Y es precisamente en los años cotizados simultáneamente donde aparece otro de los matices importantes de su explicación. Tener cotizaciones en dos regímenes durante el mismo periodo puede ayudar a generar dos pensiones, pero no significa que ese tiempo trabajado pase a contar dos veces para todo.

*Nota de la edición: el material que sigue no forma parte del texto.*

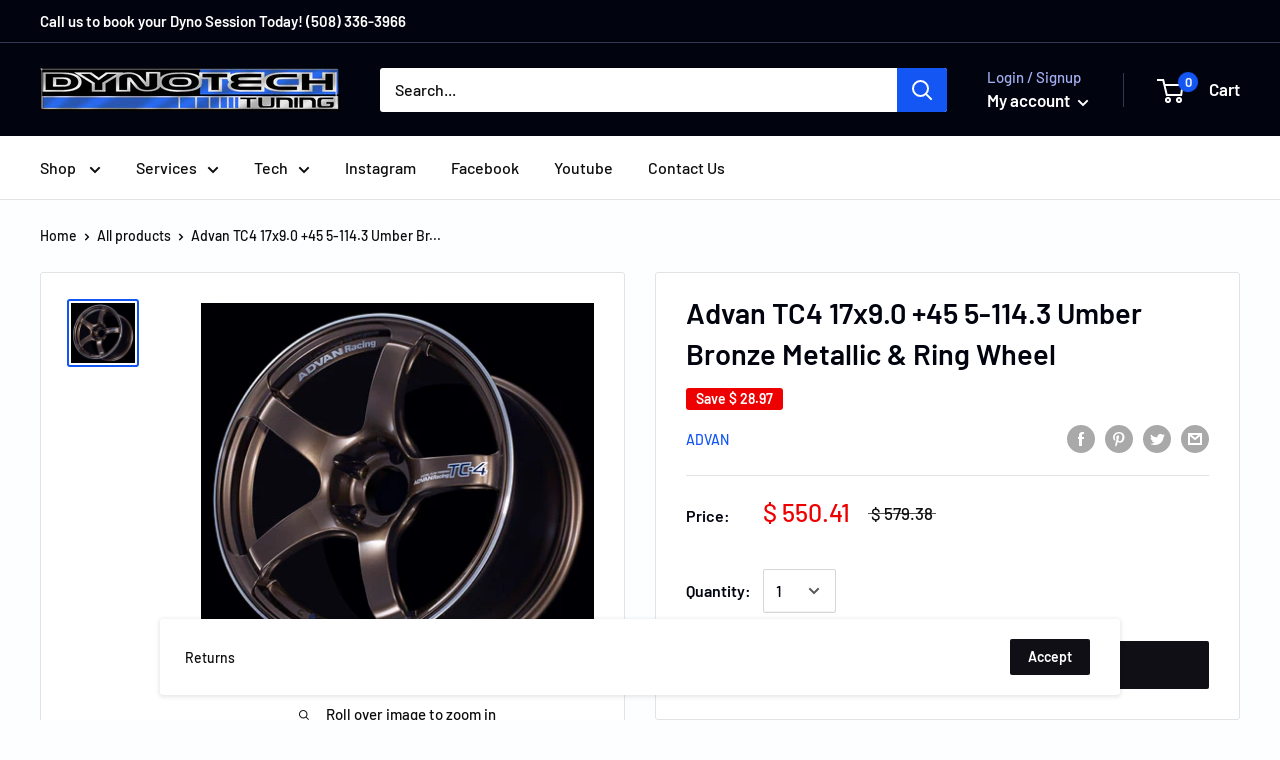

--- FILE ---
content_type: text/javascript
request_url: https://dynotech-tuning.com/cdn/shop/t/9/assets/custom.js?v=90373254691674712701587230949
body_size: -649
content:
//# sourceMappingURL=/cdn/shop/t/9/assets/custom.js.map?v=90373254691674712701587230949
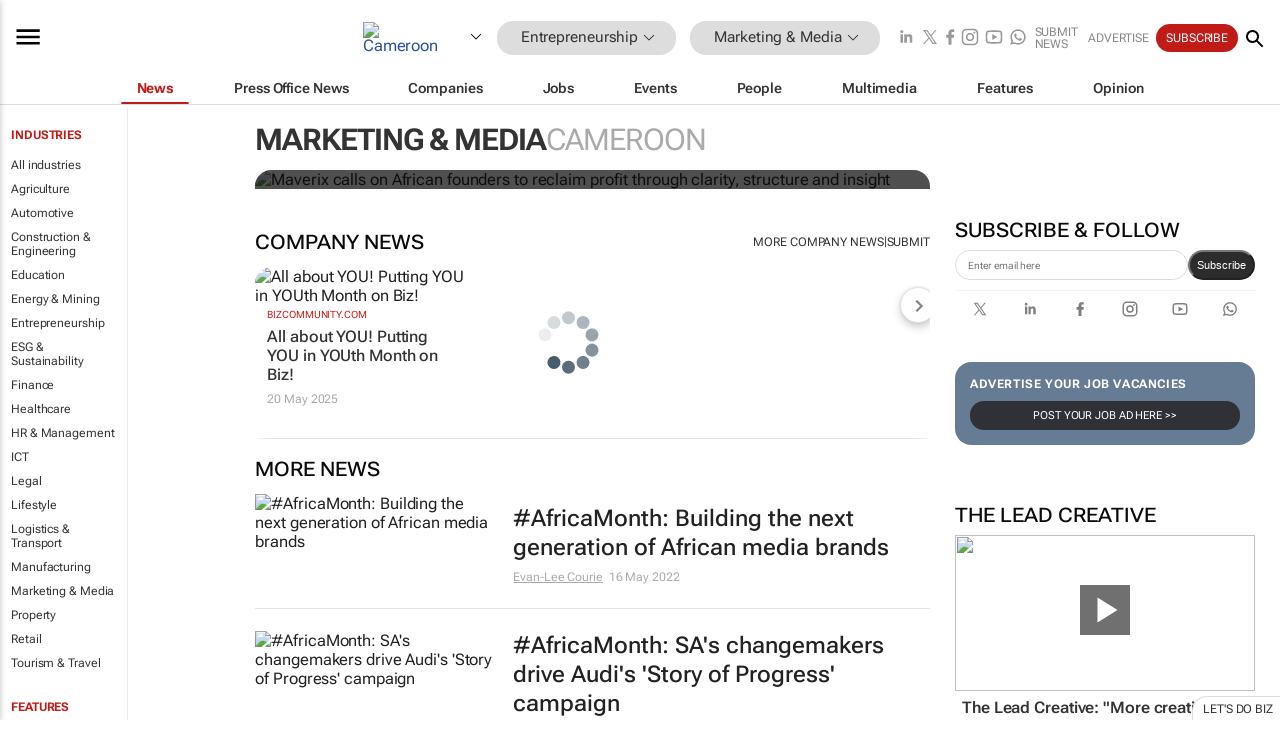

--- FILE ---
content_type: text/html; charset=utf-8
request_url: https://www.google.com/recaptcha/api2/aframe
body_size: 267
content:
<!DOCTYPE HTML><html><head><meta http-equiv="content-type" content="text/html; charset=UTF-8"></head><body><script nonce="7i8v4UrEuq6gTj_fu9xIBw">/** Anti-fraud and anti-abuse applications only. See google.com/recaptcha */ try{var clients={'sodar':'https://pagead2.googlesyndication.com/pagead/sodar?'};window.addEventListener("message",function(a){try{if(a.source===window.parent){var b=JSON.parse(a.data);var c=clients[b['id']];if(c){var d=document.createElement('img');d.src=c+b['params']+'&rc='+(localStorage.getItem("rc::a")?sessionStorage.getItem("rc::b"):"");window.document.body.appendChild(d);sessionStorage.setItem("rc::e",parseInt(sessionStorage.getItem("rc::e")||0)+1);localStorage.setItem("rc::h",'1768815156068');}}}catch(b){}});window.parent.postMessage("_grecaptcha_ready", "*");}catch(b){}</script></body></html>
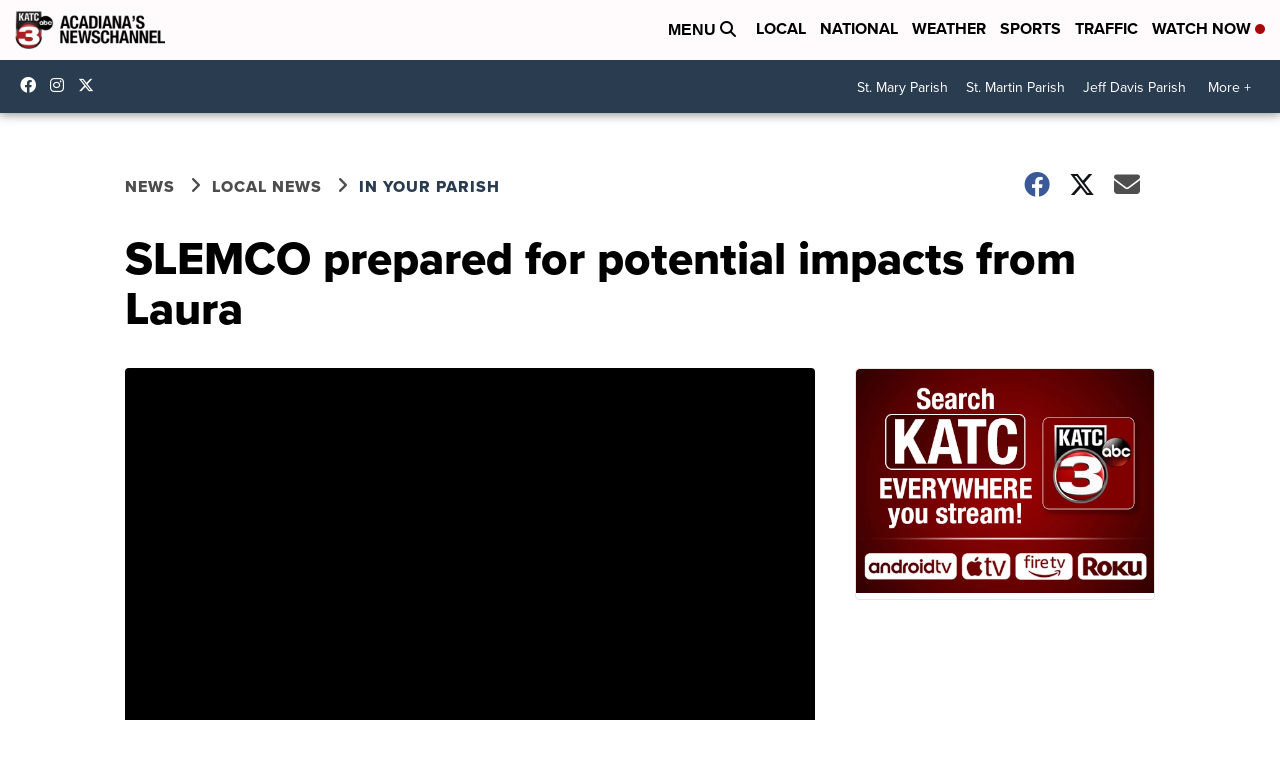

--- FILE ---
content_type: application/javascript; charset=utf-8
request_url: https://fundingchoicesmessages.google.com/f/AGSKWxUDYEdtnG_-EtMlD6Gd5IV5lSpgjxcHLIQS8fpD5v-Eon4FT58wyZN1YQw_cEtJfhtpJDF4_jH2sBeYojQHsznv3JzK-V1qaK2kv3C-BxQvGMkEw3DNYKiKlS0c7s-f0Fk-e6dp-FWN_dSOtG4Z4wE0bhP5HhJczC1JC0zAS-yfo0sedY6XknE_c7j2/__ad_lib./ad-callback./headerads..ec/ads//delivery/avw.
body_size: -1288
content:
window['eda823ca-f834-48fa-9bc9-a4709b791048'] = true;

30 años como asalariado y 15 como autónomo no siempre son 45 años cotizados
Muñoz plantea también el caso de una persona que acredita 30 años cotizados en el Régimen General y otros 15 en el régimen de autónomos. A primera vista podría parecer que acumula 45 años de cotización. Sin embargo, esos 15 años como autónomo coinciden con parte de los años que ya había cotizado como asalariado.
“Las cotizaciones realizadas simultáneamente no se cuentan dos veces a efectos de calcular el periodo cotizado para determinar la edad ordinaria de jubilación”, explica. Esto significa que no se pueden sumar los 30 años del Régimen General y los 15 como autónomo para considerar que tiene 45 años cotizados a la hora de determinar su edad ordinaria de jubilación.
Puede darse, por tanto, una situación que a primera vista resulte llamativa. Un trabajador puede cumplir los requisitos para cobrar dos pensiones de jubilación por sus cotizaciones en ambos regímenes y, al mismo tiempo, no poder contar dos veces los años en los que cotizó como asalariado y autónomo.
Son dos cuestiones diferentes. Las cotizaciones realizadas en cada régimen pueden generar el derecho a sus respectivas pensiones, pero los periodos superpuestos no se convierten en el doble de años cotizados para determinar la edad ordinaria de jubilación.